| Instructions to follow |
Which lines in the entries contain the word "feet"? Show each of them in full, and count only matches with the same case.

+++ Records for processing

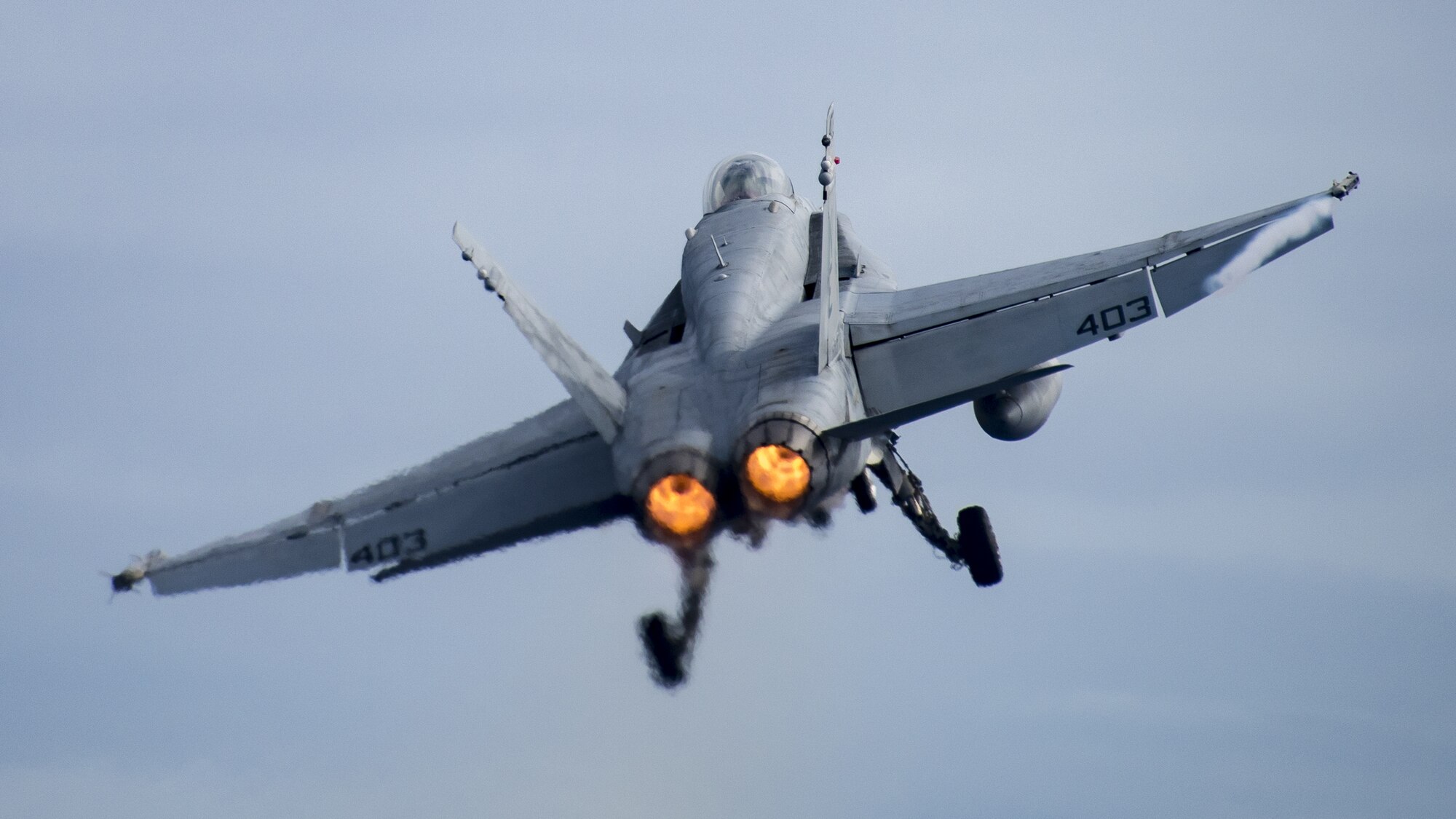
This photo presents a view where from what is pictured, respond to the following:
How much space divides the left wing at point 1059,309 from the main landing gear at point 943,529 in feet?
5.17

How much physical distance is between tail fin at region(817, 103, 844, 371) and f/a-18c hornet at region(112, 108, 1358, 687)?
3 centimetres

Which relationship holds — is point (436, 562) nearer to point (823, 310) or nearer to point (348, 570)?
point (348, 570)

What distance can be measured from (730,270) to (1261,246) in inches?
211

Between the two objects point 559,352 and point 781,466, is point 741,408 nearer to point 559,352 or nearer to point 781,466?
point 781,466

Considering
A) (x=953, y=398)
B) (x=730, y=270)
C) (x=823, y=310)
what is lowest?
(x=953, y=398)

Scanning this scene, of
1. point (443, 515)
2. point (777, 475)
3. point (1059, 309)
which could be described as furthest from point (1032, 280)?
point (443, 515)

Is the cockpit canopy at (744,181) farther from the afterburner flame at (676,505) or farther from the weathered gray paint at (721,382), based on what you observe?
the afterburner flame at (676,505)

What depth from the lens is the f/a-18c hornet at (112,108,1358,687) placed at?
21.3 metres

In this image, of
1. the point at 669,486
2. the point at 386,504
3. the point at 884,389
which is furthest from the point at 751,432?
the point at 386,504

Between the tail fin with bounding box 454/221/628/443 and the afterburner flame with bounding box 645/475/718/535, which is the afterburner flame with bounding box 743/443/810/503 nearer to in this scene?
the afterburner flame with bounding box 645/475/718/535

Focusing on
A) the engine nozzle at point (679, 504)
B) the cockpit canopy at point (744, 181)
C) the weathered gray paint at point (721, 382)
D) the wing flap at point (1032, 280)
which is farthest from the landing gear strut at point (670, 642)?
the cockpit canopy at point (744, 181)

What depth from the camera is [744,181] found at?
29656mm

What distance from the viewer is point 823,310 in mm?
22062

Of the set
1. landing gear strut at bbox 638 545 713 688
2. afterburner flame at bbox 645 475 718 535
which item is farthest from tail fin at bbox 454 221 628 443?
landing gear strut at bbox 638 545 713 688
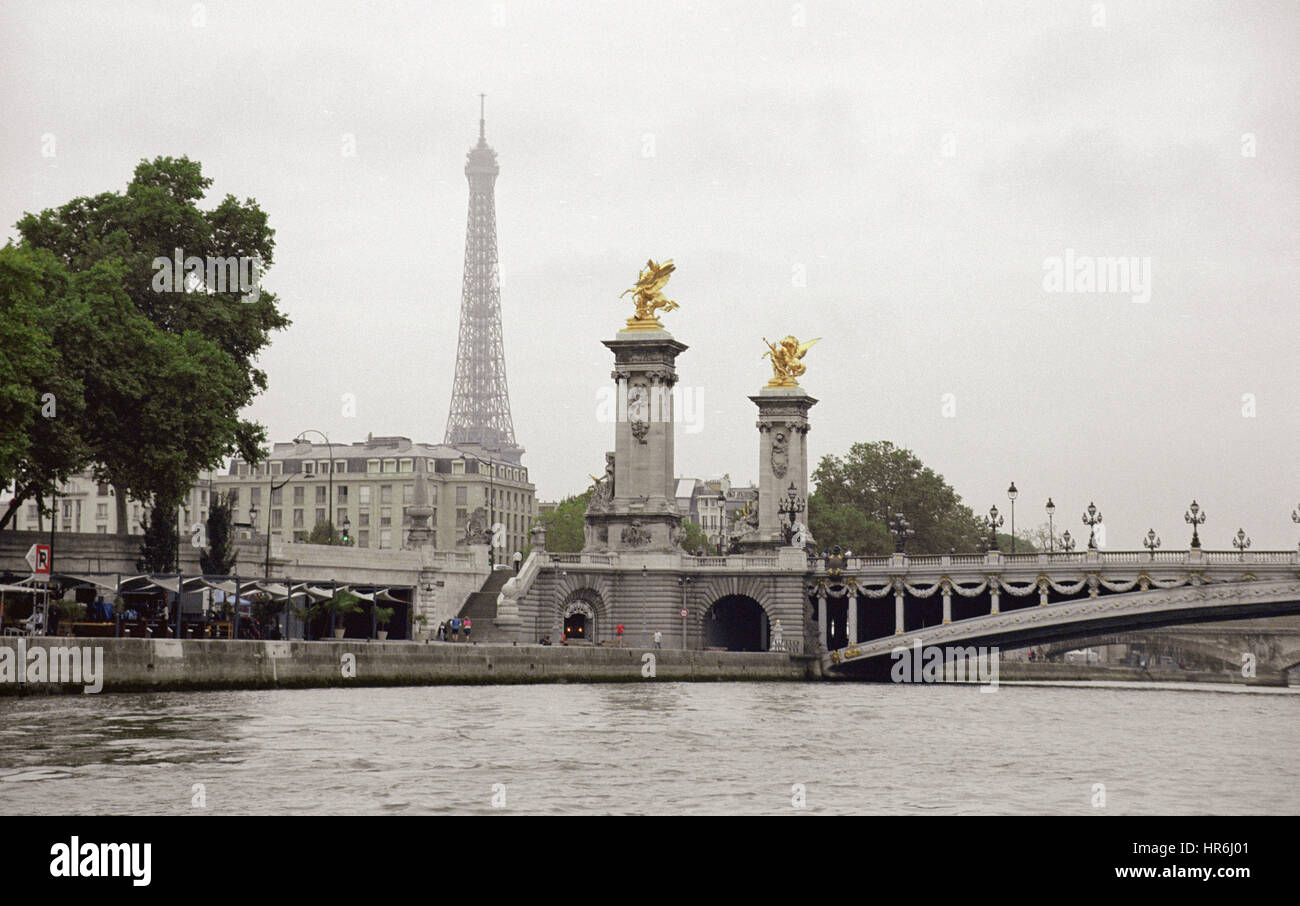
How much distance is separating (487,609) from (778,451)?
24416 millimetres

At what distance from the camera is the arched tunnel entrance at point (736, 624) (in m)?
86.1

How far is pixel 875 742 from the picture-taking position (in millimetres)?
34969

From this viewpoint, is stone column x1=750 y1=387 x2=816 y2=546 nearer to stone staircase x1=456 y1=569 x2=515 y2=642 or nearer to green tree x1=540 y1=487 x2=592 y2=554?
stone staircase x1=456 y1=569 x2=515 y2=642

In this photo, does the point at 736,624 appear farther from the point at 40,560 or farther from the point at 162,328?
the point at 40,560

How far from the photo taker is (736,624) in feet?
295

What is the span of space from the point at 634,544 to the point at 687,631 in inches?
189

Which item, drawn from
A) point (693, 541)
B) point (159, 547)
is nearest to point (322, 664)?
point (159, 547)

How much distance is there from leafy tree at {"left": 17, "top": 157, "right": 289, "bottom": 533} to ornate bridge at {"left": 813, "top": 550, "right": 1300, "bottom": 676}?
1204 inches

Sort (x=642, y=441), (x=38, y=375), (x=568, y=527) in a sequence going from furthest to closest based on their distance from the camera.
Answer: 1. (x=568, y=527)
2. (x=642, y=441)
3. (x=38, y=375)

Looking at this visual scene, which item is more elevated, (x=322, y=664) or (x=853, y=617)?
(x=853, y=617)

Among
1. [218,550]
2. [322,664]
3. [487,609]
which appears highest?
[218,550]

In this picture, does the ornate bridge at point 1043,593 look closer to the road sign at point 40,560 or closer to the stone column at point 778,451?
the stone column at point 778,451

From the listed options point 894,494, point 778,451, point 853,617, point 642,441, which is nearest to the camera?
point 853,617
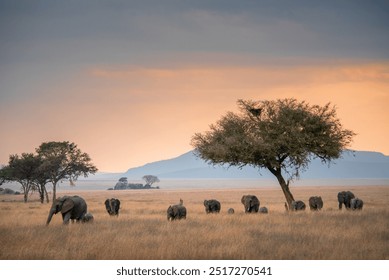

++++++

| Result of this task |
How much space divides the left wing at point 1059,309 from the main landing gear at point 943,529 in feet?
How far from the photo taker is (736,624) in feet?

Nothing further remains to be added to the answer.